The other thing is this: if you grind your chisel for paring, you'll want a fairly low angle on the bevel. If you're going to use it for chopping mortises, that low angle will mean it gets dull pretty fast, in my experience. I solved the problem by finding a chisel with a much thicker blade and higher angle, which I only use for mortising. Now my normal-use chisels can stay sharp longer, and my mortise chisels do too.

There are other ways to cut mortises, though: you can drill out most of the waste, then square it with a chisel, or you can take paring cuts along the length of the mortise in alternating directions. Either way is easier on your chisels, and less likely to dull them as quickly as hammering them into the wood will.


----------



## Azur Jahić (May 17, 2013)

I sharpen my plane with a 1500 wet paper.While i hand sharping my chisel i make it somekind round.

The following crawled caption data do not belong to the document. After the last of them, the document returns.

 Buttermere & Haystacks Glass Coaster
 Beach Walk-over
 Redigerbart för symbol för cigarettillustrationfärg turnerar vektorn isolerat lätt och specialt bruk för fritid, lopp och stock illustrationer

Now bevel look a litle bit round instead of strict straight.


----------



## Kenbo (Sep 16, 2008)




----------



## Wrangler02 (Apr 15, 2011)

tim407 said:


> What bevel angle do u put on your mortising chisels? I recently sharpened mine at 25 degrees and had a corner chip off on me. Could this be due to my bevel angle? Or just a poor quality chisel?


I sharpen mortising chisels at 35 deg. They get beat on so severely, with a mallet, and prying, so the greater angle strengthens the edge.


----------



## Azur Jahić (May 17, 2013)

I wasn't start from 400 wet paper i only use 1500 but it work wor me but i think it sharp slowly when you skip a grades.


----------